A quick google gives you "the object of a person's ambition or effort; an aim or desired result". The term "result" is key in how most people treat goals, it is a destination. It's viewed as some final state that we can reach to provide some absolute measure of success.
In theory, goals are helpful. They are intended to help drive us forward, give us some ideal future state to look forward to, and help guide us when making difficult decisions.
But. That's all in theory. We, as humans, have a habit of distorting goals into something that loses most of the original value.
When we talk about goals, there's really only three states we like categorizing them in: In Progress, Succeeded, and Failed.
This oversimplification means that if you are no longer pursuing a goal, and you did not succeed in it, it defaults to being viewed as a failure. This viewpoint is a massive driver of the negative relationship that a large portion of Americans have with college. Once you've started down the college route, any divergence from that route is viewed as a failure.
Goals have a habit of being set in stone.
Never mind that we are human. We learn and change, and that the world learns and changes around us.
This is very common in people who want to lose weight. Generally when you set out down the path of losing weight you set some unrealistic target weight (or BMI) based on some number the internet spit out, make some progress and eventually peter off towards some asymptote that is defined by how much you changed your lifestyle (likely still far off from your target).
With our tendency to view goals of being rigid, the routes you will often hear about taken here are:
1) Maintain their current lifestyle and stress endlessly that they can't meet their goal (likely causing more damage from stress than the weight)
2) Massively change the lifestyle in a frantic attempt to reach their goal (often undoing the lifestyle change the second they reach it)
Once you reach that goal, life will be different.
We have the habit of picturing ourselves with a degree, at our target weight, married, with a million dollars, whatever that goal is.

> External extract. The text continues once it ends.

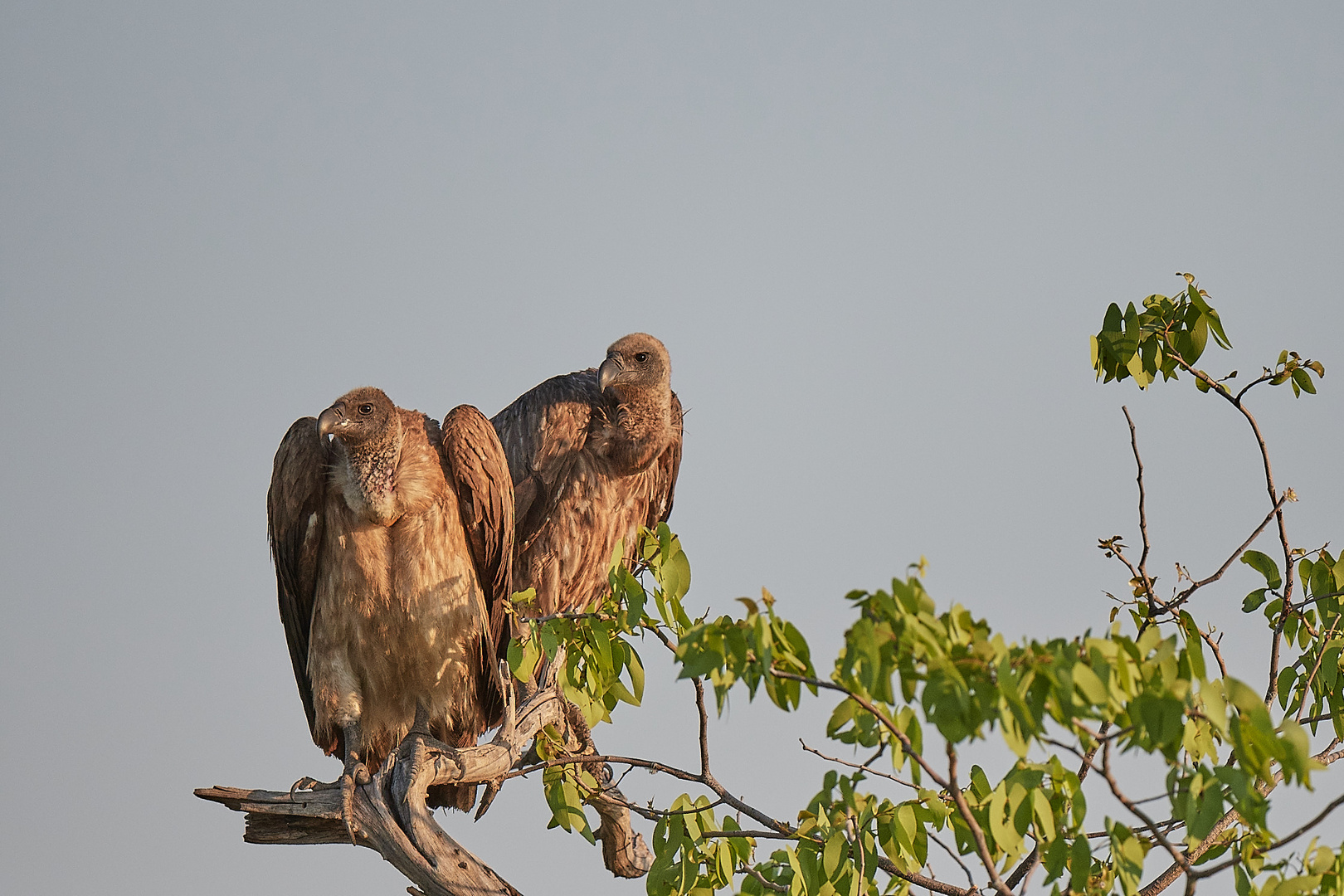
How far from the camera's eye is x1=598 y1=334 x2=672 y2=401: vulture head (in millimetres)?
6367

We're fed all the imagery we need to glamorize it.
Going back to the college degree, there's sort of this mindset of:
- Go to College
- Get Degree
I can think of very few things in this world (that I've encountered) which, once reached, are like flipping a switch of "and now life is better".
There's this saying, I would be very surprised if anyone hadn't heard it. "You can achieve anything you want if you try hard enough". We do ourselves a disservice by living by that saying.

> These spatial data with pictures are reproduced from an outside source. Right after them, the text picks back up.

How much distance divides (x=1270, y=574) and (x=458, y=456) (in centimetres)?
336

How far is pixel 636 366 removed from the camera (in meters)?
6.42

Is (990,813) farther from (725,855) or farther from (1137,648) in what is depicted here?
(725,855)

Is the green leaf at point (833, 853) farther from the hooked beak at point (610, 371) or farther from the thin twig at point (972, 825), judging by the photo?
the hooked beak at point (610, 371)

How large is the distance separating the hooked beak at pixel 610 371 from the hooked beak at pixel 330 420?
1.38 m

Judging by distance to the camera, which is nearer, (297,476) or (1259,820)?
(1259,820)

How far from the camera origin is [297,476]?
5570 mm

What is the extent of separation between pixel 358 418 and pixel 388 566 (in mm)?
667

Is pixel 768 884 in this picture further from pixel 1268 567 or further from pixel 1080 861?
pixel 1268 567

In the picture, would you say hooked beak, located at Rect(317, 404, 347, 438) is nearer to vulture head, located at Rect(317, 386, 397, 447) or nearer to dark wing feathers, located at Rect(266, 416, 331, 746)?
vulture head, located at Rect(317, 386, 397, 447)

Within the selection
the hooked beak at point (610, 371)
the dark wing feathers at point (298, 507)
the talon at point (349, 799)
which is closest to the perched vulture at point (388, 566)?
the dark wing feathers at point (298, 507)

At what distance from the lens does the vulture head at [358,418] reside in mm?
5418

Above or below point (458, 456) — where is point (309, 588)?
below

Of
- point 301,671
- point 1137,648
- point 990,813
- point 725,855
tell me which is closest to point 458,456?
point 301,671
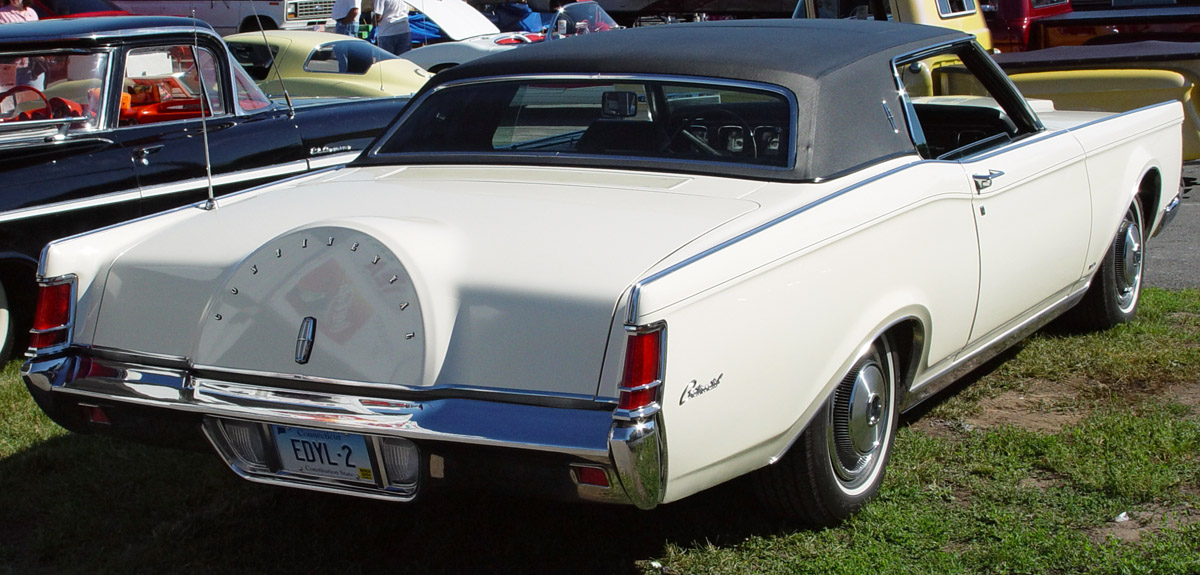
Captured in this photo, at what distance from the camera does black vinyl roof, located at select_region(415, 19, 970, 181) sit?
3.46 meters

It puts an unreasonable responsibility on us as individuals, and implies that if we don't succeed then it's all our fault because we didn't try hard enough. It completely ignores the fact that there are millions of variables that are out of our control and there are quite simply some things in the universe that are impossible.
The point of this is to empower you to make the right decisions, to follow a good, positive, path.
Life isn't made up of big, eventful, goal-reachings.
Life is made up of a series of steps. A series of decisions.
The most you can ever do, the most anyone (including yourself) can ever expect from you, is that you make the best decisions you can.
For me this means following aspirations as opposed to goals. More flexible priorities that help me make every day decision (think "eat healthier" versus "lose weight"). The more I go down this route the more I realize that the Sims got it right with whims and aspirations.
No matter what all of this means to you, the most important thing to remember is that life is happening now. Live your journey.